Wednesday, August 29, 2007

The Mars Volta

The Mars Volta has influences all my writing recently. Musically and lyrically. Each one of their songs is stuffed with pure performance, musical genius, and trashing energy. Many people just see them as a punk jam band with little influence or constructive talent. Its true if you look them up on you-tube most of what you see is 7-8 guys spazzing on their instruments for a long time. Sometimes their entire set-list has been just one or two songs dragged out 45 minutes to an hour.



I applaud if you watched the whole thing




You see them live and they are out of control. what they planned to play on the set list is tossed out the window. Bridges turn into elaborate epics of noises on solos on riffs on licks on distortion.

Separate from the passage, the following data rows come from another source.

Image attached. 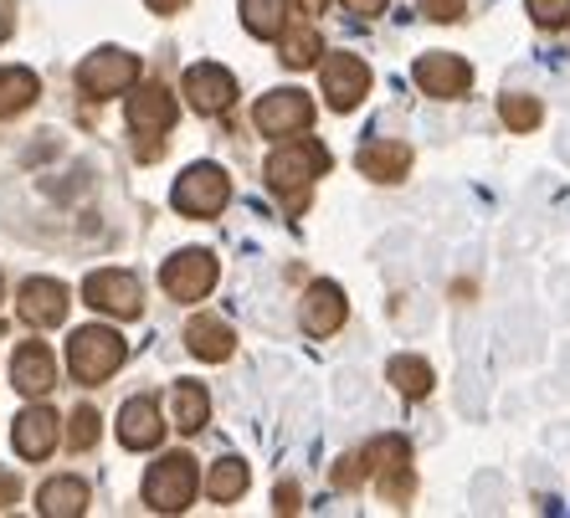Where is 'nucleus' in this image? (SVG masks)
<instances>
[{
  "label": "nucleus",
  "mask_w": 570,
  "mask_h": 518,
  "mask_svg": "<svg viewBox=\"0 0 570 518\" xmlns=\"http://www.w3.org/2000/svg\"><path fill=\"white\" fill-rule=\"evenodd\" d=\"M67 365H72V375H78L82 386H104L108 375L124 365V339L114 329H78L72 339H67Z\"/></svg>",
  "instance_id": "f257e3e1"
},
{
  "label": "nucleus",
  "mask_w": 570,
  "mask_h": 518,
  "mask_svg": "<svg viewBox=\"0 0 570 518\" xmlns=\"http://www.w3.org/2000/svg\"><path fill=\"white\" fill-rule=\"evenodd\" d=\"M324 170H330V155L318 145H308V139H293V145H283L278 155L267 160V180H273L278 196H288V206H304L308 180Z\"/></svg>",
  "instance_id": "f03ea898"
},
{
  "label": "nucleus",
  "mask_w": 570,
  "mask_h": 518,
  "mask_svg": "<svg viewBox=\"0 0 570 518\" xmlns=\"http://www.w3.org/2000/svg\"><path fill=\"white\" fill-rule=\"evenodd\" d=\"M196 488H200V478H196V462H190L186 452L159 457L145 478V504L155 508V514H180V508H190Z\"/></svg>",
  "instance_id": "7ed1b4c3"
},
{
  "label": "nucleus",
  "mask_w": 570,
  "mask_h": 518,
  "mask_svg": "<svg viewBox=\"0 0 570 518\" xmlns=\"http://www.w3.org/2000/svg\"><path fill=\"white\" fill-rule=\"evenodd\" d=\"M134 82H139V57L119 52V47H104V52H94L88 62L78 67V88H82L88 98L129 93Z\"/></svg>",
  "instance_id": "20e7f679"
},
{
  "label": "nucleus",
  "mask_w": 570,
  "mask_h": 518,
  "mask_svg": "<svg viewBox=\"0 0 570 518\" xmlns=\"http://www.w3.org/2000/svg\"><path fill=\"white\" fill-rule=\"evenodd\" d=\"M82 298L94 308H104V313H114V319H139V308H145L139 278H134V272H119V267L94 272V278L82 282Z\"/></svg>",
  "instance_id": "39448f33"
},
{
  "label": "nucleus",
  "mask_w": 570,
  "mask_h": 518,
  "mask_svg": "<svg viewBox=\"0 0 570 518\" xmlns=\"http://www.w3.org/2000/svg\"><path fill=\"white\" fill-rule=\"evenodd\" d=\"M159 282H165V292H170L175 303H196V298H206L216 282V257L200 252V247L175 252L170 262H165V272H159Z\"/></svg>",
  "instance_id": "423d86ee"
},
{
  "label": "nucleus",
  "mask_w": 570,
  "mask_h": 518,
  "mask_svg": "<svg viewBox=\"0 0 570 518\" xmlns=\"http://www.w3.org/2000/svg\"><path fill=\"white\" fill-rule=\"evenodd\" d=\"M226 196H232V186H226V175L216 165H190L175 180V211L186 216H216L226 206Z\"/></svg>",
  "instance_id": "0eeeda50"
},
{
  "label": "nucleus",
  "mask_w": 570,
  "mask_h": 518,
  "mask_svg": "<svg viewBox=\"0 0 570 518\" xmlns=\"http://www.w3.org/2000/svg\"><path fill=\"white\" fill-rule=\"evenodd\" d=\"M365 88H371V67L360 62L355 52H330L324 57V98H330V108H355L360 98H365Z\"/></svg>",
  "instance_id": "6e6552de"
},
{
  "label": "nucleus",
  "mask_w": 570,
  "mask_h": 518,
  "mask_svg": "<svg viewBox=\"0 0 570 518\" xmlns=\"http://www.w3.org/2000/svg\"><path fill=\"white\" fill-rule=\"evenodd\" d=\"M253 119L263 133H304L308 119H314V103H308L304 93H293V88H283V93H267L263 103L253 108Z\"/></svg>",
  "instance_id": "1a4fd4ad"
},
{
  "label": "nucleus",
  "mask_w": 570,
  "mask_h": 518,
  "mask_svg": "<svg viewBox=\"0 0 570 518\" xmlns=\"http://www.w3.org/2000/svg\"><path fill=\"white\" fill-rule=\"evenodd\" d=\"M186 98L200 113H222V108H232V98H237V78L216 62H196L186 72Z\"/></svg>",
  "instance_id": "9d476101"
},
{
  "label": "nucleus",
  "mask_w": 570,
  "mask_h": 518,
  "mask_svg": "<svg viewBox=\"0 0 570 518\" xmlns=\"http://www.w3.org/2000/svg\"><path fill=\"white\" fill-rule=\"evenodd\" d=\"M468 82H473V67L463 57H448V52H432L416 62V88L432 98H463Z\"/></svg>",
  "instance_id": "9b49d317"
},
{
  "label": "nucleus",
  "mask_w": 570,
  "mask_h": 518,
  "mask_svg": "<svg viewBox=\"0 0 570 518\" xmlns=\"http://www.w3.org/2000/svg\"><path fill=\"white\" fill-rule=\"evenodd\" d=\"M16 308H21V319L37 323V329H57V323L67 319V288L52 278H31V282H21Z\"/></svg>",
  "instance_id": "f8f14e48"
},
{
  "label": "nucleus",
  "mask_w": 570,
  "mask_h": 518,
  "mask_svg": "<svg viewBox=\"0 0 570 518\" xmlns=\"http://www.w3.org/2000/svg\"><path fill=\"white\" fill-rule=\"evenodd\" d=\"M159 437H165L159 406L149 396H134L119 411V441L129 447V452H149V447H159Z\"/></svg>",
  "instance_id": "ddd939ff"
},
{
  "label": "nucleus",
  "mask_w": 570,
  "mask_h": 518,
  "mask_svg": "<svg viewBox=\"0 0 570 518\" xmlns=\"http://www.w3.org/2000/svg\"><path fill=\"white\" fill-rule=\"evenodd\" d=\"M11 441H16V452L27 457V462H41V457L57 447V416L47 411V406L21 411L16 416V426H11Z\"/></svg>",
  "instance_id": "4468645a"
},
{
  "label": "nucleus",
  "mask_w": 570,
  "mask_h": 518,
  "mask_svg": "<svg viewBox=\"0 0 570 518\" xmlns=\"http://www.w3.org/2000/svg\"><path fill=\"white\" fill-rule=\"evenodd\" d=\"M11 380L16 390H27V396H47L57 386V359L47 345H21L11 359Z\"/></svg>",
  "instance_id": "2eb2a0df"
},
{
  "label": "nucleus",
  "mask_w": 570,
  "mask_h": 518,
  "mask_svg": "<svg viewBox=\"0 0 570 518\" xmlns=\"http://www.w3.org/2000/svg\"><path fill=\"white\" fill-rule=\"evenodd\" d=\"M345 323V292L334 288V282H314L304 298V329L314 333V339H324V333H334Z\"/></svg>",
  "instance_id": "dca6fc26"
},
{
  "label": "nucleus",
  "mask_w": 570,
  "mask_h": 518,
  "mask_svg": "<svg viewBox=\"0 0 570 518\" xmlns=\"http://www.w3.org/2000/svg\"><path fill=\"white\" fill-rule=\"evenodd\" d=\"M129 123H134V133H165L175 123V98L165 93L159 82L139 88V93L129 98Z\"/></svg>",
  "instance_id": "f3484780"
},
{
  "label": "nucleus",
  "mask_w": 570,
  "mask_h": 518,
  "mask_svg": "<svg viewBox=\"0 0 570 518\" xmlns=\"http://www.w3.org/2000/svg\"><path fill=\"white\" fill-rule=\"evenodd\" d=\"M37 508L47 518H78L82 508H88V482L78 478H52L47 488L37 492Z\"/></svg>",
  "instance_id": "a211bd4d"
},
{
  "label": "nucleus",
  "mask_w": 570,
  "mask_h": 518,
  "mask_svg": "<svg viewBox=\"0 0 570 518\" xmlns=\"http://www.w3.org/2000/svg\"><path fill=\"white\" fill-rule=\"evenodd\" d=\"M186 345L196 359H226L232 355V329L222 319H212V313H200V319H190Z\"/></svg>",
  "instance_id": "6ab92c4d"
},
{
  "label": "nucleus",
  "mask_w": 570,
  "mask_h": 518,
  "mask_svg": "<svg viewBox=\"0 0 570 518\" xmlns=\"http://www.w3.org/2000/svg\"><path fill=\"white\" fill-rule=\"evenodd\" d=\"M406 165H412L406 145H391V139H375V145L360 149V170L375 175V180H401V175H406Z\"/></svg>",
  "instance_id": "aec40b11"
},
{
  "label": "nucleus",
  "mask_w": 570,
  "mask_h": 518,
  "mask_svg": "<svg viewBox=\"0 0 570 518\" xmlns=\"http://www.w3.org/2000/svg\"><path fill=\"white\" fill-rule=\"evenodd\" d=\"M37 103V72L27 67H0V119H11L21 108Z\"/></svg>",
  "instance_id": "412c9836"
},
{
  "label": "nucleus",
  "mask_w": 570,
  "mask_h": 518,
  "mask_svg": "<svg viewBox=\"0 0 570 518\" xmlns=\"http://www.w3.org/2000/svg\"><path fill=\"white\" fill-rule=\"evenodd\" d=\"M242 27L253 37H283L288 27V0H242Z\"/></svg>",
  "instance_id": "4be33fe9"
},
{
  "label": "nucleus",
  "mask_w": 570,
  "mask_h": 518,
  "mask_svg": "<svg viewBox=\"0 0 570 518\" xmlns=\"http://www.w3.org/2000/svg\"><path fill=\"white\" fill-rule=\"evenodd\" d=\"M170 416L180 431H200L206 426V416H212V400H206V390L190 386V380H180V386L170 390Z\"/></svg>",
  "instance_id": "5701e85b"
},
{
  "label": "nucleus",
  "mask_w": 570,
  "mask_h": 518,
  "mask_svg": "<svg viewBox=\"0 0 570 518\" xmlns=\"http://www.w3.org/2000/svg\"><path fill=\"white\" fill-rule=\"evenodd\" d=\"M206 492H212V504H232V498H242V492H247V462L222 457V462L212 467V478H206Z\"/></svg>",
  "instance_id": "b1692460"
},
{
  "label": "nucleus",
  "mask_w": 570,
  "mask_h": 518,
  "mask_svg": "<svg viewBox=\"0 0 570 518\" xmlns=\"http://www.w3.org/2000/svg\"><path fill=\"white\" fill-rule=\"evenodd\" d=\"M391 380H396V390H406V396L416 400L432 390V365L416 355H401V359H391Z\"/></svg>",
  "instance_id": "393cba45"
},
{
  "label": "nucleus",
  "mask_w": 570,
  "mask_h": 518,
  "mask_svg": "<svg viewBox=\"0 0 570 518\" xmlns=\"http://www.w3.org/2000/svg\"><path fill=\"white\" fill-rule=\"evenodd\" d=\"M283 62L288 67H308V62H318V37L308 27H298L288 41H283Z\"/></svg>",
  "instance_id": "a878e982"
},
{
  "label": "nucleus",
  "mask_w": 570,
  "mask_h": 518,
  "mask_svg": "<svg viewBox=\"0 0 570 518\" xmlns=\"http://www.w3.org/2000/svg\"><path fill=\"white\" fill-rule=\"evenodd\" d=\"M504 123L509 129H534V123H540V103H534V98H524V93H504Z\"/></svg>",
  "instance_id": "bb28decb"
},
{
  "label": "nucleus",
  "mask_w": 570,
  "mask_h": 518,
  "mask_svg": "<svg viewBox=\"0 0 570 518\" xmlns=\"http://www.w3.org/2000/svg\"><path fill=\"white\" fill-rule=\"evenodd\" d=\"M67 441H72L78 452H88V447L98 441V411H94V406L72 411V421H67Z\"/></svg>",
  "instance_id": "cd10ccee"
},
{
  "label": "nucleus",
  "mask_w": 570,
  "mask_h": 518,
  "mask_svg": "<svg viewBox=\"0 0 570 518\" xmlns=\"http://www.w3.org/2000/svg\"><path fill=\"white\" fill-rule=\"evenodd\" d=\"M530 16L540 27H566L570 21V0H530Z\"/></svg>",
  "instance_id": "c85d7f7f"
},
{
  "label": "nucleus",
  "mask_w": 570,
  "mask_h": 518,
  "mask_svg": "<svg viewBox=\"0 0 570 518\" xmlns=\"http://www.w3.org/2000/svg\"><path fill=\"white\" fill-rule=\"evenodd\" d=\"M422 11L432 16V21H458V16H463V0H422Z\"/></svg>",
  "instance_id": "c756f323"
},
{
  "label": "nucleus",
  "mask_w": 570,
  "mask_h": 518,
  "mask_svg": "<svg viewBox=\"0 0 570 518\" xmlns=\"http://www.w3.org/2000/svg\"><path fill=\"white\" fill-rule=\"evenodd\" d=\"M345 6H350L355 16H381V11H385V0H345Z\"/></svg>",
  "instance_id": "7c9ffc66"
},
{
  "label": "nucleus",
  "mask_w": 570,
  "mask_h": 518,
  "mask_svg": "<svg viewBox=\"0 0 570 518\" xmlns=\"http://www.w3.org/2000/svg\"><path fill=\"white\" fill-rule=\"evenodd\" d=\"M278 508H283V514H293V508H298V488H293V482H288V488H278Z\"/></svg>",
  "instance_id": "2f4dec72"
},
{
  "label": "nucleus",
  "mask_w": 570,
  "mask_h": 518,
  "mask_svg": "<svg viewBox=\"0 0 570 518\" xmlns=\"http://www.w3.org/2000/svg\"><path fill=\"white\" fill-rule=\"evenodd\" d=\"M16 492H21V488H16V478H6V472H0V508L16 504Z\"/></svg>",
  "instance_id": "473e14b6"
},
{
  "label": "nucleus",
  "mask_w": 570,
  "mask_h": 518,
  "mask_svg": "<svg viewBox=\"0 0 570 518\" xmlns=\"http://www.w3.org/2000/svg\"><path fill=\"white\" fill-rule=\"evenodd\" d=\"M149 11H159V16H175V11H186V0H149Z\"/></svg>",
  "instance_id": "72a5a7b5"
},
{
  "label": "nucleus",
  "mask_w": 570,
  "mask_h": 518,
  "mask_svg": "<svg viewBox=\"0 0 570 518\" xmlns=\"http://www.w3.org/2000/svg\"><path fill=\"white\" fill-rule=\"evenodd\" d=\"M11 37V6H0V41Z\"/></svg>",
  "instance_id": "f704fd0d"
}]
</instances>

It takes a fast ear and head to keep up. During this next song, they cut to a 29/16 timed bridge out of nowhere. It is all improvisation until they break into the next song. They later recorded this in a song called "Cygnus... Vismund Cygnus".

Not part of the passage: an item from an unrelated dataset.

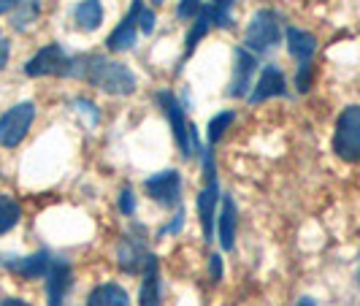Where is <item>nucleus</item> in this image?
<instances>
[{"label":"nucleus","mask_w":360,"mask_h":306,"mask_svg":"<svg viewBox=\"0 0 360 306\" xmlns=\"http://www.w3.org/2000/svg\"><path fill=\"white\" fill-rule=\"evenodd\" d=\"M82 76L92 87L108 92V95H133L136 92V76L127 71V65L106 57H87L82 60Z\"/></svg>","instance_id":"f257e3e1"},{"label":"nucleus","mask_w":360,"mask_h":306,"mask_svg":"<svg viewBox=\"0 0 360 306\" xmlns=\"http://www.w3.org/2000/svg\"><path fill=\"white\" fill-rule=\"evenodd\" d=\"M27 76H82V60H73L60 44L44 46L36 57L27 60L25 65Z\"/></svg>","instance_id":"f03ea898"},{"label":"nucleus","mask_w":360,"mask_h":306,"mask_svg":"<svg viewBox=\"0 0 360 306\" xmlns=\"http://www.w3.org/2000/svg\"><path fill=\"white\" fill-rule=\"evenodd\" d=\"M203 155V174H206V184L198 196V215H200V231L206 241H214V217L217 206H219V181H217V165L214 155L200 149Z\"/></svg>","instance_id":"7ed1b4c3"},{"label":"nucleus","mask_w":360,"mask_h":306,"mask_svg":"<svg viewBox=\"0 0 360 306\" xmlns=\"http://www.w3.org/2000/svg\"><path fill=\"white\" fill-rule=\"evenodd\" d=\"M158 101H160L162 111H165V117H168V125H171V130H174V139H176V144H179L181 155H184V158L198 155L200 152L198 133H195V125H190V122H187L184 108L179 106V101H176L168 90L160 92V95H158Z\"/></svg>","instance_id":"20e7f679"},{"label":"nucleus","mask_w":360,"mask_h":306,"mask_svg":"<svg viewBox=\"0 0 360 306\" xmlns=\"http://www.w3.org/2000/svg\"><path fill=\"white\" fill-rule=\"evenodd\" d=\"M333 152L347 162L360 160V106H347L336 120Z\"/></svg>","instance_id":"39448f33"},{"label":"nucleus","mask_w":360,"mask_h":306,"mask_svg":"<svg viewBox=\"0 0 360 306\" xmlns=\"http://www.w3.org/2000/svg\"><path fill=\"white\" fill-rule=\"evenodd\" d=\"M279 36H282L279 17H276L274 11H269V8H263V11H257V14L250 19V27H247V33H244V44H247L250 52L266 54L279 44Z\"/></svg>","instance_id":"423d86ee"},{"label":"nucleus","mask_w":360,"mask_h":306,"mask_svg":"<svg viewBox=\"0 0 360 306\" xmlns=\"http://www.w3.org/2000/svg\"><path fill=\"white\" fill-rule=\"evenodd\" d=\"M33 120H36V106L30 101L11 106L0 117V144L8 146V149L19 146L25 141V136H27V130L33 125Z\"/></svg>","instance_id":"0eeeda50"},{"label":"nucleus","mask_w":360,"mask_h":306,"mask_svg":"<svg viewBox=\"0 0 360 306\" xmlns=\"http://www.w3.org/2000/svg\"><path fill=\"white\" fill-rule=\"evenodd\" d=\"M144 190L149 198L162 203V206H174V203H179V196H181L179 171L168 168V171H160V174L149 177V179L144 181Z\"/></svg>","instance_id":"6e6552de"},{"label":"nucleus","mask_w":360,"mask_h":306,"mask_svg":"<svg viewBox=\"0 0 360 306\" xmlns=\"http://www.w3.org/2000/svg\"><path fill=\"white\" fill-rule=\"evenodd\" d=\"M257 71V57L247 46H238L233 52V79H231V95L244 98L252 87V76Z\"/></svg>","instance_id":"1a4fd4ad"},{"label":"nucleus","mask_w":360,"mask_h":306,"mask_svg":"<svg viewBox=\"0 0 360 306\" xmlns=\"http://www.w3.org/2000/svg\"><path fill=\"white\" fill-rule=\"evenodd\" d=\"M141 8H144V0H133V8L120 25L117 30L108 36L106 41V49L111 52H127L136 46V30H139V17H141Z\"/></svg>","instance_id":"9d476101"},{"label":"nucleus","mask_w":360,"mask_h":306,"mask_svg":"<svg viewBox=\"0 0 360 306\" xmlns=\"http://www.w3.org/2000/svg\"><path fill=\"white\" fill-rule=\"evenodd\" d=\"M52 257L49 253H33L27 255V257H6L3 260V266L6 269H11L14 274L19 276H25V279H41V276H46L49 269H52Z\"/></svg>","instance_id":"9b49d317"},{"label":"nucleus","mask_w":360,"mask_h":306,"mask_svg":"<svg viewBox=\"0 0 360 306\" xmlns=\"http://www.w3.org/2000/svg\"><path fill=\"white\" fill-rule=\"evenodd\" d=\"M279 95H288V84H285V76L276 65H266L257 84L252 87V95H250V103H260L266 98H279Z\"/></svg>","instance_id":"f8f14e48"},{"label":"nucleus","mask_w":360,"mask_h":306,"mask_svg":"<svg viewBox=\"0 0 360 306\" xmlns=\"http://www.w3.org/2000/svg\"><path fill=\"white\" fill-rule=\"evenodd\" d=\"M71 288V269L63 260H54L49 274H46V293H49V306H63V298Z\"/></svg>","instance_id":"ddd939ff"},{"label":"nucleus","mask_w":360,"mask_h":306,"mask_svg":"<svg viewBox=\"0 0 360 306\" xmlns=\"http://www.w3.org/2000/svg\"><path fill=\"white\" fill-rule=\"evenodd\" d=\"M117 257H120V266H122V269L130 271V274H136V271H141L146 266L149 253H146L144 244H141L139 238L125 236L122 244H120V250H117Z\"/></svg>","instance_id":"4468645a"},{"label":"nucleus","mask_w":360,"mask_h":306,"mask_svg":"<svg viewBox=\"0 0 360 306\" xmlns=\"http://www.w3.org/2000/svg\"><path fill=\"white\" fill-rule=\"evenodd\" d=\"M87 306H130V295L117 282H103L90 293Z\"/></svg>","instance_id":"2eb2a0df"},{"label":"nucleus","mask_w":360,"mask_h":306,"mask_svg":"<svg viewBox=\"0 0 360 306\" xmlns=\"http://www.w3.org/2000/svg\"><path fill=\"white\" fill-rule=\"evenodd\" d=\"M73 22L79 30H98L101 22H103V3L101 0H82L76 8H73Z\"/></svg>","instance_id":"dca6fc26"},{"label":"nucleus","mask_w":360,"mask_h":306,"mask_svg":"<svg viewBox=\"0 0 360 306\" xmlns=\"http://www.w3.org/2000/svg\"><path fill=\"white\" fill-rule=\"evenodd\" d=\"M141 306H160V269H158V257L155 255H149V260L144 266Z\"/></svg>","instance_id":"f3484780"},{"label":"nucleus","mask_w":360,"mask_h":306,"mask_svg":"<svg viewBox=\"0 0 360 306\" xmlns=\"http://www.w3.org/2000/svg\"><path fill=\"white\" fill-rule=\"evenodd\" d=\"M288 49L298 63H311V54H314V49H317V38L311 36V33H307V30L290 27L288 30Z\"/></svg>","instance_id":"a211bd4d"},{"label":"nucleus","mask_w":360,"mask_h":306,"mask_svg":"<svg viewBox=\"0 0 360 306\" xmlns=\"http://www.w3.org/2000/svg\"><path fill=\"white\" fill-rule=\"evenodd\" d=\"M236 238V200L231 196L222 198V209H219V244L222 250H233Z\"/></svg>","instance_id":"6ab92c4d"},{"label":"nucleus","mask_w":360,"mask_h":306,"mask_svg":"<svg viewBox=\"0 0 360 306\" xmlns=\"http://www.w3.org/2000/svg\"><path fill=\"white\" fill-rule=\"evenodd\" d=\"M212 25H214V14H212V6H209V8H200V14L195 17V25H193V30L187 33V44H184V57L195 52V46L200 44V38L209 33V27H212Z\"/></svg>","instance_id":"aec40b11"},{"label":"nucleus","mask_w":360,"mask_h":306,"mask_svg":"<svg viewBox=\"0 0 360 306\" xmlns=\"http://www.w3.org/2000/svg\"><path fill=\"white\" fill-rule=\"evenodd\" d=\"M22 219V206L11 196H3L0 193V236L14 231Z\"/></svg>","instance_id":"412c9836"},{"label":"nucleus","mask_w":360,"mask_h":306,"mask_svg":"<svg viewBox=\"0 0 360 306\" xmlns=\"http://www.w3.org/2000/svg\"><path fill=\"white\" fill-rule=\"evenodd\" d=\"M236 114L233 111H219L217 117H212V122H209V141L214 144V141H219L222 136H225V130L233 125Z\"/></svg>","instance_id":"4be33fe9"},{"label":"nucleus","mask_w":360,"mask_h":306,"mask_svg":"<svg viewBox=\"0 0 360 306\" xmlns=\"http://www.w3.org/2000/svg\"><path fill=\"white\" fill-rule=\"evenodd\" d=\"M36 17H38V0H22L19 3V11L14 14V27L25 30Z\"/></svg>","instance_id":"5701e85b"},{"label":"nucleus","mask_w":360,"mask_h":306,"mask_svg":"<svg viewBox=\"0 0 360 306\" xmlns=\"http://www.w3.org/2000/svg\"><path fill=\"white\" fill-rule=\"evenodd\" d=\"M236 0H212V14H214L217 27H231L233 19H231V8H233Z\"/></svg>","instance_id":"b1692460"},{"label":"nucleus","mask_w":360,"mask_h":306,"mask_svg":"<svg viewBox=\"0 0 360 306\" xmlns=\"http://www.w3.org/2000/svg\"><path fill=\"white\" fill-rule=\"evenodd\" d=\"M200 8H203V3H200V0H181L179 17L181 19H195L200 14Z\"/></svg>","instance_id":"393cba45"},{"label":"nucleus","mask_w":360,"mask_h":306,"mask_svg":"<svg viewBox=\"0 0 360 306\" xmlns=\"http://www.w3.org/2000/svg\"><path fill=\"white\" fill-rule=\"evenodd\" d=\"M295 84H298V90L301 92H307L309 87H311V63H301V65H298Z\"/></svg>","instance_id":"a878e982"},{"label":"nucleus","mask_w":360,"mask_h":306,"mask_svg":"<svg viewBox=\"0 0 360 306\" xmlns=\"http://www.w3.org/2000/svg\"><path fill=\"white\" fill-rule=\"evenodd\" d=\"M120 212L125 217H130L136 212V198H133V190H130V187H125V190L120 193Z\"/></svg>","instance_id":"bb28decb"},{"label":"nucleus","mask_w":360,"mask_h":306,"mask_svg":"<svg viewBox=\"0 0 360 306\" xmlns=\"http://www.w3.org/2000/svg\"><path fill=\"white\" fill-rule=\"evenodd\" d=\"M139 27L144 30L146 36L155 33V11L152 8H141V17H139Z\"/></svg>","instance_id":"cd10ccee"},{"label":"nucleus","mask_w":360,"mask_h":306,"mask_svg":"<svg viewBox=\"0 0 360 306\" xmlns=\"http://www.w3.org/2000/svg\"><path fill=\"white\" fill-rule=\"evenodd\" d=\"M209 260H212V263H209V271H212L214 282H219V279H222V257H219V255H212Z\"/></svg>","instance_id":"c85d7f7f"},{"label":"nucleus","mask_w":360,"mask_h":306,"mask_svg":"<svg viewBox=\"0 0 360 306\" xmlns=\"http://www.w3.org/2000/svg\"><path fill=\"white\" fill-rule=\"evenodd\" d=\"M8 52H11L8 41H6V38H0V71H3V68H6V63H8Z\"/></svg>","instance_id":"c756f323"},{"label":"nucleus","mask_w":360,"mask_h":306,"mask_svg":"<svg viewBox=\"0 0 360 306\" xmlns=\"http://www.w3.org/2000/svg\"><path fill=\"white\" fill-rule=\"evenodd\" d=\"M181 222H184V212H179V215H176V222H174V225H168L162 234H176V231L181 228Z\"/></svg>","instance_id":"7c9ffc66"},{"label":"nucleus","mask_w":360,"mask_h":306,"mask_svg":"<svg viewBox=\"0 0 360 306\" xmlns=\"http://www.w3.org/2000/svg\"><path fill=\"white\" fill-rule=\"evenodd\" d=\"M22 0H0V14H6V11H11L14 6H19Z\"/></svg>","instance_id":"2f4dec72"},{"label":"nucleus","mask_w":360,"mask_h":306,"mask_svg":"<svg viewBox=\"0 0 360 306\" xmlns=\"http://www.w3.org/2000/svg\"><path fill=\"white\" fill-rule=\"evenodd\" d=\"M0 306H30L27 301H22V298H6Z\"/></svg>","instance_id":"473e14b6"},{"label":"nucleus","mask_w":360,"mask_h":306,"mask_svg":"<svg viewBox=\"0 0 360 306\" xmlns=\"http://www.w3.org/2000/svg\"><path fill=\"white\" fill-rule=\"evenodd\" d=\"M298 306H317V304H314L311 298H301V301H298Z\"/></svg>","instance_id":"72a5a7b5"},{"label":"nucleus","mask_w":360,"mask_h":306,"mask_svg":"<svg viewBox=\"0 0 360 306\" xmlns=\"http://www.w3.org/2000/svg\"><path fill=\"white\" fill-rule=\"evenodd\" d=\"M152 3H162V0H152Z\"/></svg>","instance_id":"f704fd0d"}]
</instances>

The next studio performance is the closest thing on the internet of them under control. Unless you rip an mp3 of their actual studio work.


This is them playing structured, written out material.

When they went into the studio to record "Amputechture", none of the band-mates knew what they were going record but the guitarist, omar. He had written everything for every instrument in detail with no room for improvisation. He, like Frank Zappa, doesn't even perform in the studio. He has another guitarist learn the music to perform it on the album. Omar becomes a genius producer and composer in this sense. The musicians dont even listen to each-other's part. They perform what is written in front of them and dont ask questions. All the parts are later cut together like pbj. Simply, Omar knew what he wanted and how to achieve it. The only person that was aloud to listen to the songs in their entirety was Cedric, the vocalist. He writes the lyrics and melodies while he listens to the song.

It is so rare to find such extremes in music composition and prog-rock jamming in an alternative punk band. While jazz musicians accomplish this all the time, most bands will fall to one extreme or another by jamming to write (punk-pop, alternative), or stuffing their heads with sheet music (Commercial Jazz). I hope to eventually accomplish what omar has accomplished by mastering both respectable talents.